Available data:
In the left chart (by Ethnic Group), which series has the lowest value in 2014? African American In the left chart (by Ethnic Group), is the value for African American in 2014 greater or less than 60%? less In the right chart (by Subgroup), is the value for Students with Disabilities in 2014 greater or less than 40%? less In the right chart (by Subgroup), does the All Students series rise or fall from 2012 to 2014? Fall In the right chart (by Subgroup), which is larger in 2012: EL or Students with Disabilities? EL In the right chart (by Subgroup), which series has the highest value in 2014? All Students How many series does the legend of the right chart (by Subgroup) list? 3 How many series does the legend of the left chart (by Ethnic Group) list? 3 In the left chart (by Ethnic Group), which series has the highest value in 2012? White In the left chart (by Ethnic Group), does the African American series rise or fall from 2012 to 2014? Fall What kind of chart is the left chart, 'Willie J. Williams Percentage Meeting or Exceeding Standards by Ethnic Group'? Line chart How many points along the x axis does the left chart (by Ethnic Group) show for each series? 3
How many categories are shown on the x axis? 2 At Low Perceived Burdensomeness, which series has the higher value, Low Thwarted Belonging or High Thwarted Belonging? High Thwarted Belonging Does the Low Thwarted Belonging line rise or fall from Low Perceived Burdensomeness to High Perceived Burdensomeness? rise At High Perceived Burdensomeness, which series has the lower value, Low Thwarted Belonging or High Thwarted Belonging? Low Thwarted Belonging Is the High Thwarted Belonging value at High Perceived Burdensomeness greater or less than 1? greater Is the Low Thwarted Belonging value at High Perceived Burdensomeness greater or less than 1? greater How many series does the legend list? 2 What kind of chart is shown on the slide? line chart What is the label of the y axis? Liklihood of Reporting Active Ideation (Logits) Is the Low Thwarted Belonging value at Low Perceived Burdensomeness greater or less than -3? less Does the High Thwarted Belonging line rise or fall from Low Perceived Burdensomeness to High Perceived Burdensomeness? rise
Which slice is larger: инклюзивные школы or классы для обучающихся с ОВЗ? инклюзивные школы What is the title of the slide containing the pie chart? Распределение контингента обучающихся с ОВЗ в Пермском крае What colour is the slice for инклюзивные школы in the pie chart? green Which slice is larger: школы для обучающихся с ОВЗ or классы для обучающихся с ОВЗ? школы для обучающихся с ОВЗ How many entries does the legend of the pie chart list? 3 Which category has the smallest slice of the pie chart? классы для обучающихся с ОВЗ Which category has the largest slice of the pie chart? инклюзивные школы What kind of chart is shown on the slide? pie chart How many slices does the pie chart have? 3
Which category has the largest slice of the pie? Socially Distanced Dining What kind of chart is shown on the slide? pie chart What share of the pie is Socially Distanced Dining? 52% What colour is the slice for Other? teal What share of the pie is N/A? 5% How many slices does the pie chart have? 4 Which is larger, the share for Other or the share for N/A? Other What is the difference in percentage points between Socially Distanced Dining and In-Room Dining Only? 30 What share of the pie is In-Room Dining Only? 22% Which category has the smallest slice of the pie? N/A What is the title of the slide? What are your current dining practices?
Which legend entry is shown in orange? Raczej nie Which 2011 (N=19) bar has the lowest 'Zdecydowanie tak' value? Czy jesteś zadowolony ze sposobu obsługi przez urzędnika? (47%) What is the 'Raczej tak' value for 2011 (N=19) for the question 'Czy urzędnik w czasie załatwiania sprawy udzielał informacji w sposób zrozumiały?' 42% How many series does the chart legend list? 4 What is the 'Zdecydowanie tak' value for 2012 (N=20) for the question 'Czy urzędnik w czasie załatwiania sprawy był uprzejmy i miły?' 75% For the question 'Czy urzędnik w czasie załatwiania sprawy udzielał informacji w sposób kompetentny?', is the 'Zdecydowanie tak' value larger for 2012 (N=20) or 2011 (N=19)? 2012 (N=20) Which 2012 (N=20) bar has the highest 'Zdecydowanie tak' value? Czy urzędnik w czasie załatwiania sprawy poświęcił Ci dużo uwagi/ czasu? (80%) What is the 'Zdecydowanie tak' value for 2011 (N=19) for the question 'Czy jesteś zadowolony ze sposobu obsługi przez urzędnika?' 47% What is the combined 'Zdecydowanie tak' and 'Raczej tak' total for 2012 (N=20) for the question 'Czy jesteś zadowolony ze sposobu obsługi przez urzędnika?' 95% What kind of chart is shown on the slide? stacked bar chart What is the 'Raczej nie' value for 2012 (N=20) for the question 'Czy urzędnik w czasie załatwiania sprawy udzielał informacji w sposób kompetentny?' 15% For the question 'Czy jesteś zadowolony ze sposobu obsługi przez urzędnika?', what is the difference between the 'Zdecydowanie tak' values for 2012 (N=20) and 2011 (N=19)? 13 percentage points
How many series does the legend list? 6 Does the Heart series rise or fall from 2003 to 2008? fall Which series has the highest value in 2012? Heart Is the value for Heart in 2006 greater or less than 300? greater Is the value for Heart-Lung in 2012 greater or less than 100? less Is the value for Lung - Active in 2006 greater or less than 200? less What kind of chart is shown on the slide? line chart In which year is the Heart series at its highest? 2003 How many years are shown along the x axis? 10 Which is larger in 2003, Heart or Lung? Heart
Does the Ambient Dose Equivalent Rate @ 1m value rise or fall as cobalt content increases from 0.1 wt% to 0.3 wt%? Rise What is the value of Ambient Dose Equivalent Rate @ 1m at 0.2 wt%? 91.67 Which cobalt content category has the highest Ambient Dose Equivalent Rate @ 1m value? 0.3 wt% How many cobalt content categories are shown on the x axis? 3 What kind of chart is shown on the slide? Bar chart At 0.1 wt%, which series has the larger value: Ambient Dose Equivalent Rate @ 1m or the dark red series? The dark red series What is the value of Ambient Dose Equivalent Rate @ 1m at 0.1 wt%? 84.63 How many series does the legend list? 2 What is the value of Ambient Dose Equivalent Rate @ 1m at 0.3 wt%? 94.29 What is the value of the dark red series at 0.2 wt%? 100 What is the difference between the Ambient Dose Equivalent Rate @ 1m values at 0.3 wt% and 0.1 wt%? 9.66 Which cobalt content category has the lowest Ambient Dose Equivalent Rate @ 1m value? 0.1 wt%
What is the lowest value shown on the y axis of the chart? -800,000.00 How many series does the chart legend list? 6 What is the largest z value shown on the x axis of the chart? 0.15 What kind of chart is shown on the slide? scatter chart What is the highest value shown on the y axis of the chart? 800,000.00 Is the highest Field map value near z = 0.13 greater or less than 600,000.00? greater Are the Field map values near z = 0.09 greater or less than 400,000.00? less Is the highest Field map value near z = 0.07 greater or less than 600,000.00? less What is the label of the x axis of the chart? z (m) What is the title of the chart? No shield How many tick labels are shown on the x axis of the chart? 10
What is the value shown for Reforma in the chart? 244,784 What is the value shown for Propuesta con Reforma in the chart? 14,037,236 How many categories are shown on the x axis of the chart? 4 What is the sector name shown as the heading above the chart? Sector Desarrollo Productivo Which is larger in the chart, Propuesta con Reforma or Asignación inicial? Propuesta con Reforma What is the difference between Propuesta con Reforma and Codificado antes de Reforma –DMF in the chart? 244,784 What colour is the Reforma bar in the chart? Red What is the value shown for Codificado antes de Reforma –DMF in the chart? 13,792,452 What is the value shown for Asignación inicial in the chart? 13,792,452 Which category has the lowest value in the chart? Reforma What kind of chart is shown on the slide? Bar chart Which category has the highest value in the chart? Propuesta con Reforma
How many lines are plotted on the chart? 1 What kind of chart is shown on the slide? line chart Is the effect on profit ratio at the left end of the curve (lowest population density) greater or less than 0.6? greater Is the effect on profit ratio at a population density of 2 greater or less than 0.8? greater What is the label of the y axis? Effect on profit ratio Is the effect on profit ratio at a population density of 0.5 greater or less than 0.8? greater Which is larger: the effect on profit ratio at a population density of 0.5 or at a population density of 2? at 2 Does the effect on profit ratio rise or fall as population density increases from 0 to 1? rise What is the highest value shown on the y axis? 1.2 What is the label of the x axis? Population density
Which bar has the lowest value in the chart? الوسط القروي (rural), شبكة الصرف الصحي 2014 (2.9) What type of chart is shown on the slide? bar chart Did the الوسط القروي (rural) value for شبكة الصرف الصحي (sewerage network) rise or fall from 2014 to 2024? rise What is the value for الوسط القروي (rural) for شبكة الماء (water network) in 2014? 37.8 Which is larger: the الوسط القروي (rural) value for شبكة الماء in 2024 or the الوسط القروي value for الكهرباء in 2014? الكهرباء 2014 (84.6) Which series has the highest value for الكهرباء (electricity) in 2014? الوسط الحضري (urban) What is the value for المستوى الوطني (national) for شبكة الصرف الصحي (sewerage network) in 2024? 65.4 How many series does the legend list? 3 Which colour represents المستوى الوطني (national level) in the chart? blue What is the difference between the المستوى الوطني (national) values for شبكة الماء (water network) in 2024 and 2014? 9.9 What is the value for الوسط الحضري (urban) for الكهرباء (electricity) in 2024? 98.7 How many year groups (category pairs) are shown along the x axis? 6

What to work on:
Write out each line of the items above that contains the word "plotted".

The answer:
How many lines are plotted on the chart? 1 What kind of chart is shown on the slide? line chart Is the effect on profit ratio at the left end of the curve (lowest population density) greater or less than 0.6? greater Is the effect on profit ratio at a population density of 2 greater or less than 0.8? greater What is the label of the y axis? Effect on profit ratio Is the effect on profit ratio at a population density of 0.5 greater or less than 0.8? greater Which is larger: the effect on profit ratio at a population density of 0.5 or at a population density of 2? at 2 Does the effect on profit ratio rise or fall as population density increases from 0 to 1? rise What is the highest value shown on the y axis? 1.2 What is the label of the x axis? Population density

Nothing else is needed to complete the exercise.